- **Listed entries**

## begin

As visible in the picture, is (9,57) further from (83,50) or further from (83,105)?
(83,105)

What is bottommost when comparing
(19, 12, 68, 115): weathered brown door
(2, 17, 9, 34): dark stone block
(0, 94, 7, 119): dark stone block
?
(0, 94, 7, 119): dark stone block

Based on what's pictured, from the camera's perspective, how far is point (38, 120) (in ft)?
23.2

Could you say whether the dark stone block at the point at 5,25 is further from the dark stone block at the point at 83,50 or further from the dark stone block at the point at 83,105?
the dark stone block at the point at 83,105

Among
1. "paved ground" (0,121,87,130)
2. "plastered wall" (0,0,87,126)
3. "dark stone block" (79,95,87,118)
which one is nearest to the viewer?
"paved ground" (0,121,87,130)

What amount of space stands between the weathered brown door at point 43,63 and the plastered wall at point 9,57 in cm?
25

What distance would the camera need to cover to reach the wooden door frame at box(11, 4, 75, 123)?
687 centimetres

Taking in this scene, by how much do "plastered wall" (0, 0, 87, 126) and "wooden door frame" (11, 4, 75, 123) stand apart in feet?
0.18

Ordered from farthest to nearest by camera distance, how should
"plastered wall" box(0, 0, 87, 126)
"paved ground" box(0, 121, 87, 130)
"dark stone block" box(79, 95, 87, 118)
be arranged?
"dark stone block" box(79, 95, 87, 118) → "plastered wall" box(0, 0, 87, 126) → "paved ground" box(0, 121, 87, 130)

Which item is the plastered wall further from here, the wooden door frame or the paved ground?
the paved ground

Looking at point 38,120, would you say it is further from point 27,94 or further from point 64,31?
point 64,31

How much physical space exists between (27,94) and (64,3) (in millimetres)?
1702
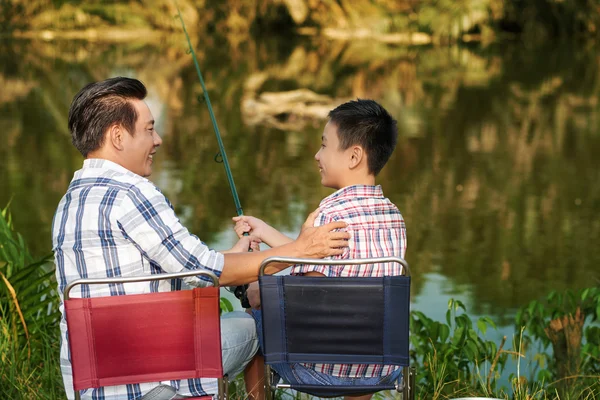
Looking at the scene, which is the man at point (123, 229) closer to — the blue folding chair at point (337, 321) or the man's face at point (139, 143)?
the man's face at point (139, 143)

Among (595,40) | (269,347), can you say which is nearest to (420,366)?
(269,347)

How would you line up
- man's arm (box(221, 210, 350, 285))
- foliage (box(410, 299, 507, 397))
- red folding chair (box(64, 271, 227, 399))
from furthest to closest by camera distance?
foliage (box(410, 299, 507, 397)) < man's arm (box(221, 210, 350, 285)) < red folding chair (box(64, 271, 227, 399))

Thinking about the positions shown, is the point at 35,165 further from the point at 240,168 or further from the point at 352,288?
the point at 352,288

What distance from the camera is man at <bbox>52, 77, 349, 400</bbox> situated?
88.5 inches

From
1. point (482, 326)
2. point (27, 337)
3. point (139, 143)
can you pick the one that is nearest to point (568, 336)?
point (482, 326)

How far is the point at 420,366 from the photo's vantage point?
162 inches

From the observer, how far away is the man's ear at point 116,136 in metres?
2.38

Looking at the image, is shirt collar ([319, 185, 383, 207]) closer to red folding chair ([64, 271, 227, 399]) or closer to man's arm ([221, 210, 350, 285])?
man's arm ([221, 210, 350, 285])

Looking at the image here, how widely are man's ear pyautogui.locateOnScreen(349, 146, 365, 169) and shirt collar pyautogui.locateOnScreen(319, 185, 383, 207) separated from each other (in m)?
0.08

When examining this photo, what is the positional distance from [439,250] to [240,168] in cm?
330

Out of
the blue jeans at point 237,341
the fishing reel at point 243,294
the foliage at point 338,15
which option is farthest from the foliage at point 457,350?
the foliage at point 338,15

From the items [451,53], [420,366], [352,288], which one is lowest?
[420,366]

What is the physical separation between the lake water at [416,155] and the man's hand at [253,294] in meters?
2.45

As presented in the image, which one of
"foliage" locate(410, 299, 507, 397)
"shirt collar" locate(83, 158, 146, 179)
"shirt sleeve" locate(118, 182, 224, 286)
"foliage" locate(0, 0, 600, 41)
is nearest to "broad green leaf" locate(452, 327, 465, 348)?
"foliage" locate(410, 299, 507, 397)
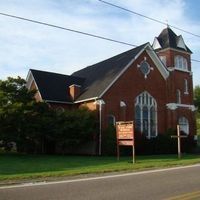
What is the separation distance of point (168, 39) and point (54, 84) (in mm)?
13788

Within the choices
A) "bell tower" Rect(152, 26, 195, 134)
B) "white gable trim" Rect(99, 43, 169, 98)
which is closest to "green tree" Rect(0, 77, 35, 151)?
"white gable trim" Rect(99, 43, 169, 98)

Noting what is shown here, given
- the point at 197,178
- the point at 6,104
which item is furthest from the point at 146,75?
the point at 197,178

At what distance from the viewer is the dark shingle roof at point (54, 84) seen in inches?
1511

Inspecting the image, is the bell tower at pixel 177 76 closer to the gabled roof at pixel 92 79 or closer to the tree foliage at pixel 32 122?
the gabled roof at pixel 92 79

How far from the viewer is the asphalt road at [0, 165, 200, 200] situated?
10.9 m

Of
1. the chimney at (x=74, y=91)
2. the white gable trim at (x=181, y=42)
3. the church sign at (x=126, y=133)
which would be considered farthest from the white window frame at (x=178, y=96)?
the church sign at (x=126, y=133)

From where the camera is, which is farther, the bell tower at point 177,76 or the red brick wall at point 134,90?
the bell tower at point 177,76

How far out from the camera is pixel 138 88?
39.0 meters

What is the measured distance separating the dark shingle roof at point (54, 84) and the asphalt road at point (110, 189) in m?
23.9

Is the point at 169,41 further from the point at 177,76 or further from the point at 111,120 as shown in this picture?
the point at 111,120

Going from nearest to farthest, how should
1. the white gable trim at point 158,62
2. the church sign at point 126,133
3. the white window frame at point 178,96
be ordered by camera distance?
1. the church sign at point 126,133
2. the white gable trim at point 158,62
3. the white window frame at point 178,96

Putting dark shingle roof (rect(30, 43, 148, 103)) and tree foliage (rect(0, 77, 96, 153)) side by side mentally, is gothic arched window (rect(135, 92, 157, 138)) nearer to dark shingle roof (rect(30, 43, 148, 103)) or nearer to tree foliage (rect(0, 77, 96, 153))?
dark shingle roof (rect(30, 43, 148, 103))

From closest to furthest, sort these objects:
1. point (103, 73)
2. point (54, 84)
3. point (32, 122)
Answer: point (32, 122), point (103, 73), point (54, 84)

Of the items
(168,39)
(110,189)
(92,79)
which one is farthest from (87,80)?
(110,189)
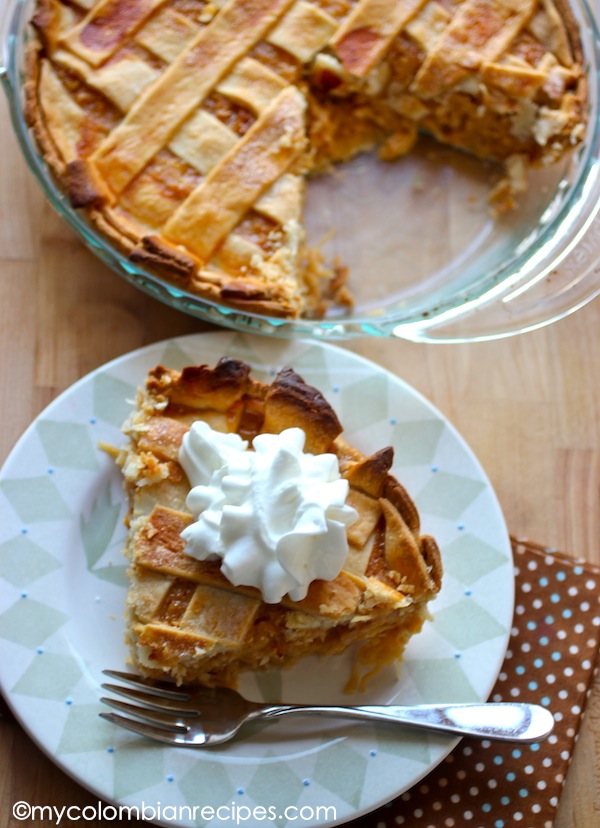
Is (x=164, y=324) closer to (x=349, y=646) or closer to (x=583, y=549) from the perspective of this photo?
(x=349, y=646)

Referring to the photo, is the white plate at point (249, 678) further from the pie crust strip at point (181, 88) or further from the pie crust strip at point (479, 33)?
the pie crust strip at point (479, 33)

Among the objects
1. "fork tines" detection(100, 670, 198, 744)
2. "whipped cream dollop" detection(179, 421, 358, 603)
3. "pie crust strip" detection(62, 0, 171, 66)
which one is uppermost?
"pie crust strip" detection(62, 0, 171, 66)

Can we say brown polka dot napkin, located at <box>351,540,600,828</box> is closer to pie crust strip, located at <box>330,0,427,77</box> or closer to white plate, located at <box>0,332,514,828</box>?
white plate, located at <box>0,332,514,828</box>

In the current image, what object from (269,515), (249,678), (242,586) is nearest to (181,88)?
(269,515)

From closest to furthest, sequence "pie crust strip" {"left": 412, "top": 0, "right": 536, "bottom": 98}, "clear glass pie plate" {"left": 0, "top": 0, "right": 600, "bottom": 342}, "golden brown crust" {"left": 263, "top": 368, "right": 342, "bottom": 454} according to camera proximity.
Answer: "golden brown crust" {"left": 263, "top": 368, "right": 342, "bottom": 454} < "clear glass pie plate" {"left": 0, "top": 0, "right": 600, "bottom": 342} < "pie crust strip" {"left": 412, "top": 0, "right": 536, "bottom": 98}

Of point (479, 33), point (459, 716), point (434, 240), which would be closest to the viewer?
point (459, 716)

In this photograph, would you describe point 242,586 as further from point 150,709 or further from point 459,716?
point 459,716

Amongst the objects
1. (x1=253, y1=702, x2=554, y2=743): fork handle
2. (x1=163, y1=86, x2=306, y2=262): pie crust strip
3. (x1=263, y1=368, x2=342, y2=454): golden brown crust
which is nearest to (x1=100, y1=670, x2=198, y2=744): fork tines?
(x1=253, y1=702, x2=554, y2=743): fork handle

## end

- **Problem description**
Give the lines above as a numbered list, starting at the line that contains "Of point (479, 33), point" and ending at the last line, with blank lines left out.

- **Finished answer**
1. Of point (479, 33), point (459, 716), point (434, 240), which would be closest to the viewer?
2. point (459, 716)
3. In this photograph, would you describe point 242,586 as further from point 150,709 or further from point 459,716?
4. point 459,716
5. Amongst the objects
6. 1. (x1=253, y1=702, x2=554, y2=743): fork handle
7. 2. (x1=163, y1=86, x2=306, y2=262): pie crust strip
8. 3. (x1=263, y1=368, x2=342, y2=454): golden brown crust
9. which is nearest to (x1=100, y1=670, x2=198, y2=744): fork tines?
10. (x1=253, y1=702, x2=554, y2=743): fork handle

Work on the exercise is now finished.